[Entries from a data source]
■ ■ ■ ■ ■ ■ ■

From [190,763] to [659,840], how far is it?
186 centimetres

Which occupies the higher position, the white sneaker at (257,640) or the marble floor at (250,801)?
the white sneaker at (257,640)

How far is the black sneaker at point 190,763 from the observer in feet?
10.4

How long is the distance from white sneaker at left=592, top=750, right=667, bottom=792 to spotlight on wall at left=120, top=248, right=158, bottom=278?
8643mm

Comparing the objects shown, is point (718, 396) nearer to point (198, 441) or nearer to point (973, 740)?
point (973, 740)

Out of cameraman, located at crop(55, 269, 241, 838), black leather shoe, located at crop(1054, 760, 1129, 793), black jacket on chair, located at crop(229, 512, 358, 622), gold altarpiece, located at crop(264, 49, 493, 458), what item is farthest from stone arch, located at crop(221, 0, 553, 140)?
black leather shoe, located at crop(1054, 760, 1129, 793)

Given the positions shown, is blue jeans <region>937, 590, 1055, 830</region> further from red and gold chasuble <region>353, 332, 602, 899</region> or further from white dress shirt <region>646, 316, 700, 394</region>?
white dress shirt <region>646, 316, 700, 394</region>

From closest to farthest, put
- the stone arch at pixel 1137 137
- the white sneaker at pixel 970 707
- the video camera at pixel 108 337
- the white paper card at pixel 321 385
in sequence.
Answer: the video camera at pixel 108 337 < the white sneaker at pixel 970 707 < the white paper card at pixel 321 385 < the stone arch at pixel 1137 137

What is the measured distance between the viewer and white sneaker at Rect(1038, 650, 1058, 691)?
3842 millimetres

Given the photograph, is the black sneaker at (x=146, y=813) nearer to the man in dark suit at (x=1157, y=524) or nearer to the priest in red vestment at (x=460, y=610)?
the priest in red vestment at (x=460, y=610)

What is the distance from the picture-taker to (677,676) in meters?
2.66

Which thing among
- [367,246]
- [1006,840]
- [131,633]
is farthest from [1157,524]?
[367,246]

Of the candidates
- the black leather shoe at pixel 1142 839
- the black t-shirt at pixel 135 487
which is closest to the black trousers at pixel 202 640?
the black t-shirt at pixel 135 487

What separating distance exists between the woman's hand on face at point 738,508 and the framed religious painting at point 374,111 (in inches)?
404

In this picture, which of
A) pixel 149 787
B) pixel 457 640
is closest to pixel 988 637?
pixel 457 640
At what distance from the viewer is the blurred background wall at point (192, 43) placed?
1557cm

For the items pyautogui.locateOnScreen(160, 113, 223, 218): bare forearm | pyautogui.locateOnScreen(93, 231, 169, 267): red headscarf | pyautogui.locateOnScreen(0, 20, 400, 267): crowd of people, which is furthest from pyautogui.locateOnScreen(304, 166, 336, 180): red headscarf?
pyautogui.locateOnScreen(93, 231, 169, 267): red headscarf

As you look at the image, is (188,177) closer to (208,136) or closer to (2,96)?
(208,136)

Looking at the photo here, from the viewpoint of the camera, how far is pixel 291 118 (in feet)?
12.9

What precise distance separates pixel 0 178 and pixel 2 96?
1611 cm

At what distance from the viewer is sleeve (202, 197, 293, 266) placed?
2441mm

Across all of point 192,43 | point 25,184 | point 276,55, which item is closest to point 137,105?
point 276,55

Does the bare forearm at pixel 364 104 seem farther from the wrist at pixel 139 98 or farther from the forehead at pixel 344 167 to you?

■ ■ ■ ■ ■ ■ ■

> **What the task requires**
Reproduce every one of the records above word for word, with no change to any character.

> **Exercise answer**
From [190,763] to [659,840], how far is it?
186 centimetres

Which occupies the higher position, the white sneaker at (257,640) or the marble floor at (250,801)?
the white sneaker at (257,640)

How far is the black sneaker at point 190,763 from the observer in feet?
10.4

How long is the distance from white sneaker at left=592, top=750, right=667, bottom=792 to spotlight on wall at left=120, top=248, right=158, bottom=278?
8643mm

Comparing the objects shown, is point (718, 396) nearer to point (198, 441) or nearer to point (973, 740)?
point (973, 740)

Out of cameraman, located at crop(55, 269, 241, 838), black leather shoe, located at crop(1054, 760, 1129, 793), black jacket on chair, located at crop(229, 512, 358, 622), gold altarpiece, located at crop(264, 49, 493, 458), what item is farthest from stone arch, located at crop(221, 0, 553, 140)?
black leather shoe, located at crop(1054, 760, 1129, 793)

Given the positions shown, is blue jeans <region>937, 590, 1055, 830</region> further from red and gold chasuble <region>353, 332, 602, 899</region> or further from white dress shirt <region>646, 316, 700, 394</region>?
white dress shirt <region>646, 316, 700, 394</region>

From closest to farthest, put
- the stone arch at pixel 1137 137
- the white sneaker at pixel 970 707
- the video camera at pixel 108 337
- the white paper card at pixel 321 385
in sequence.
Answer: the video camera at pixel 108 337 < the white sneaker at pixel 970 707 < the white paper card at pixel 321 385 < the stone arch at pixel 1137 137

What is the measured distance between the viewer and white sneaker at Rect(1038, 650, 1058, 691)?
3842 millimetres

Given the photograph, is the black sneaker at (x=146, y=813) nearer to the man in dark suit at (x=1157, y=524) or nearer to the priest in red vestment at (x=460, y=610)?
the priest in red vestment at (x=460, y=610)

What is the distance from the picture-taker to (677,676) in meters?
2.66

Which thing among
- [367,246]
- [1006,840]
- [131,633]
is farthest from [1157,524]?
[367,246]

Of the candidates
- the black leather shoe at pixel 1142 839
- the black t-shirt at pixel 135 487
which is closest to the black trousers at pixel 202 640?
the black t-shirt at pixel 135 487

What separating distance exists between the woman's hand on face at point 738,508 and the framed religious painting at point 374,111 (in inches)?
404

In this picture, which of
A) pixel 149 787
B) pixel 457 640
is closest to pixel 988 637?
pixel 457 640
At what distance from the viewer is the blurred background wall at point (192, 43) placed?
1557cm

For the items pyautogui.locateOnScreen(160, 113, 223, 218): bare forearm | pyautogui.locateOnScreen(93, 231, 169, 267): red headscarf | pyautogui.locateOnScreen(0, 20, 400, 267): crowd of people, which is furthest from pyautogui.locateOnScreen(304, 166, 336, 180): red headscarf?
pyautogui.locateOnScreen(93, 231, 169, 267): red headscarf

As you look at the image, is (188,177) closer to (208,136) or closer to (2,96)?
(208,136)

Looking at the photo here, from the viewpoint of the camera, how far is pixel 291 118 (in feet)?
12.9

What precise distance separates pixel 0 178 and pixel 2 96?
1611 cm

At what distance from the viewer is sleeve (202, 197, 293, 266) placed?
2441mm

Across all of point 192,43 | point 25,184 | point 276,55, which item is closest to point 137,105?
point 276,55

Does the bare forearm at pixel 364 104 seem farther from the wrist at pixel 139 98 or farther from the forehead at pixel 344 167 to you?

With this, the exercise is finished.